Rudin defines the limit supremum as follows:
Let $\{a_n\}$ be a sequence in $[\infty,\infty]$.
$b_k = \sup \{a_k, a_{k + 1}, \ldots, \}, \ldots (k = 1,2,3, \ldots)$
$\beta = \lim \sup = \inf \{b_1, b_2, \ldots, \}$
There is something that I am confused about. It states that limit supremum is the largest number with the property that there is a subsequence
$\{a_{n_i} \}$ of $\{a_n\}$ such that $a_{n_i}$ such that $a_{n_i} \rightarrow \beta$ as $i \rightarrow \infty$, and $\beta$ is the largest number with this property. I don’t understand how to prove that this property.
1) Extract a subsequence $b_k$ from the definition of $\beta$ that converges to the infimum $\beta$.
2) Extract subsequences $a_{k_n}$ from $a_n$ which converge to $b_k$ for each $k$.
3) Pick any positive sequence $\epsilon_k\rightarrow 0$, and for each $k$, find an $i$ such that $|a_{k_i}-b_k|<\epsilon_k$.
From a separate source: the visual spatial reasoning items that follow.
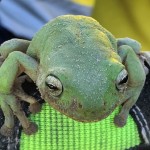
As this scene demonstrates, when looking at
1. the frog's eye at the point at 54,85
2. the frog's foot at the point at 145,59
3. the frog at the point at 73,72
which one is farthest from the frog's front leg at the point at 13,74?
the frog's foot at the point at 145,59

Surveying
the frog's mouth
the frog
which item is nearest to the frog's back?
the frog

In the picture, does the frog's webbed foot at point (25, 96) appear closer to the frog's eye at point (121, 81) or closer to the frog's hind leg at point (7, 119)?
the frog's hind leg at point (7, 119)

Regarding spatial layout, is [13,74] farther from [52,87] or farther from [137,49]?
[137,49]

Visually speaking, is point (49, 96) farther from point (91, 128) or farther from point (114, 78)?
point (91, 128)

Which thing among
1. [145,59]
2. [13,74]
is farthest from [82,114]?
[145,59]

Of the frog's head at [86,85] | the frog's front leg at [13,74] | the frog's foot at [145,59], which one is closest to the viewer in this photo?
the frog's head at [86,85]

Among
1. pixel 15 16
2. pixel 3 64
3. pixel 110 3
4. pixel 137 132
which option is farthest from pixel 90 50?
pixel 110 3

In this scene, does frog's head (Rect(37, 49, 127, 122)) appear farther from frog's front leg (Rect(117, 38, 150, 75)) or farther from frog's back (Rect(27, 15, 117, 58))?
frog's front leg (Rect(117, 38, 150, 75))
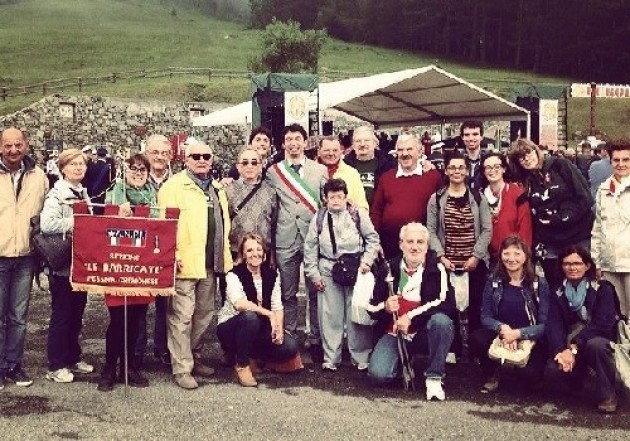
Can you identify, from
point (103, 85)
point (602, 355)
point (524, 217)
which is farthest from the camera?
point (103, 85)

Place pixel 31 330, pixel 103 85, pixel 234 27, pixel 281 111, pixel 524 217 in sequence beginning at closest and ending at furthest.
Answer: pixel 524 217 → pixel 31 330 → pixel 281 111 → pixel 103 85 → pixel 234 27

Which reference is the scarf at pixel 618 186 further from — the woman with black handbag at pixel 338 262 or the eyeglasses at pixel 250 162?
the eyeglasses at pixel 250 162

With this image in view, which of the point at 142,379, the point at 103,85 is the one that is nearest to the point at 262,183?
the point at 142,379

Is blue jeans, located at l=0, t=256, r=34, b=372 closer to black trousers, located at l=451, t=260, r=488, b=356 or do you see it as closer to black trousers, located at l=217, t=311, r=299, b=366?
black trousers, located at l=217, t=311, r=299, b=366

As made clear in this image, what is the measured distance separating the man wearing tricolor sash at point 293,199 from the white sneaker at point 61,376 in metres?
1.88

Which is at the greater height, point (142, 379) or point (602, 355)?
point (602, 355)

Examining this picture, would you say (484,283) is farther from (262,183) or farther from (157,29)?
(157,29)

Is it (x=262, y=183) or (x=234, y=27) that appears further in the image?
(x=234, y=27)

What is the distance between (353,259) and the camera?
6.03 metres

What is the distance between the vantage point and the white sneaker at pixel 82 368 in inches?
231

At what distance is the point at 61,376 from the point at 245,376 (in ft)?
4.71

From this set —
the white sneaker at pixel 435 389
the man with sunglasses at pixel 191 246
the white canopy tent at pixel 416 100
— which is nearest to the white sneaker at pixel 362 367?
the white sneaker at pixel 435 389

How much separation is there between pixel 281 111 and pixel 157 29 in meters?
59.4

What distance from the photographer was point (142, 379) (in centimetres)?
563
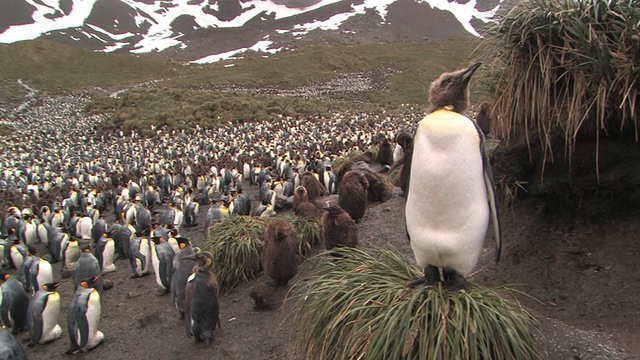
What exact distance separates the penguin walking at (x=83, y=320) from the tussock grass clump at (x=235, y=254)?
176cm

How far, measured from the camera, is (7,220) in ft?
39.6

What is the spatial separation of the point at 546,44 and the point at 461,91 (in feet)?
5.55

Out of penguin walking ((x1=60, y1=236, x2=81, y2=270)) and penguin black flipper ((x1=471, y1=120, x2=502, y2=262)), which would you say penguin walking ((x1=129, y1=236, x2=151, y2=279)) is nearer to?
penguin walking ((x1=60, y1=236, x2=81, y2=270))

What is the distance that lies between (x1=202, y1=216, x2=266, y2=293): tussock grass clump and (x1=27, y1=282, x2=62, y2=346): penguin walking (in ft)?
7.45

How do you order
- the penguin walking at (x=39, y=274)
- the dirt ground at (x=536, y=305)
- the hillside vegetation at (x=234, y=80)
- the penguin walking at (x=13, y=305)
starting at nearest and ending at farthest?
the dirt ground at (x=536, y=305) → the penguin walking at (x=13, y=305) → the penguin walking at (x=39, y=274) → the hillside vegetation at (x=234, y=80)

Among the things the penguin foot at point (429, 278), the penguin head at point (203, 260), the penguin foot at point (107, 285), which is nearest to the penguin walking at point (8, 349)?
the penguin head at point (203, 260)

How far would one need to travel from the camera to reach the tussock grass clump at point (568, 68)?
3.96 metres

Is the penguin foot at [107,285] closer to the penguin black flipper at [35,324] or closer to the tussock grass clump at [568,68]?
the penguin black flipper at [35,324]

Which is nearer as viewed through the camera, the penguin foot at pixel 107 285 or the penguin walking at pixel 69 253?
the penguin foot at pixel 107 285

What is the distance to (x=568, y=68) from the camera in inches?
164

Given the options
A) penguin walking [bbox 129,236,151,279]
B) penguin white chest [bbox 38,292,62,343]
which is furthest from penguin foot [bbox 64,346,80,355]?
penguin walking [bbox 129,236,151,279]

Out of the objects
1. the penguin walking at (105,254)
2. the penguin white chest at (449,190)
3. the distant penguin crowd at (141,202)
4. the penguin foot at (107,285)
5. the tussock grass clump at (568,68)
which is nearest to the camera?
the penguin white chest at (449,190)

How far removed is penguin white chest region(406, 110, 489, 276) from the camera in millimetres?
3153

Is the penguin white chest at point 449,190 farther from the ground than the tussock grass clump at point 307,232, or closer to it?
farther from the ground
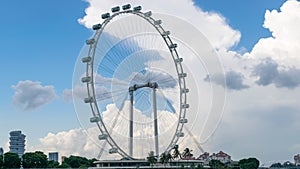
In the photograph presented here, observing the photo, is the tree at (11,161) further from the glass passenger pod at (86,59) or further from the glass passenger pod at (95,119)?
the glass passenger pod at (86,59)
4) With the above subsequence of $a_n$, conclude the result by invoking the triangle inequality on the appropriate terms.
To show $\beta$ is the largest such number you can assume by contradiction that there's a $\gamma>\beta$ with the same property. This would give you a subsequence $a_{m_k}$ that converges to $\gamma$. This means that at some point $a_{m_k}>\beta+\epsilon$ for all $k\geq N$ (where say, $\epsilon=(\gamma-\beta)/2$). This implies that $b_{m_k}>\beta+\epsilon$ for all $k>N$, and hence the infimum over all such $\beta_k$ would be strictly greater than $\beta$, a contradiction.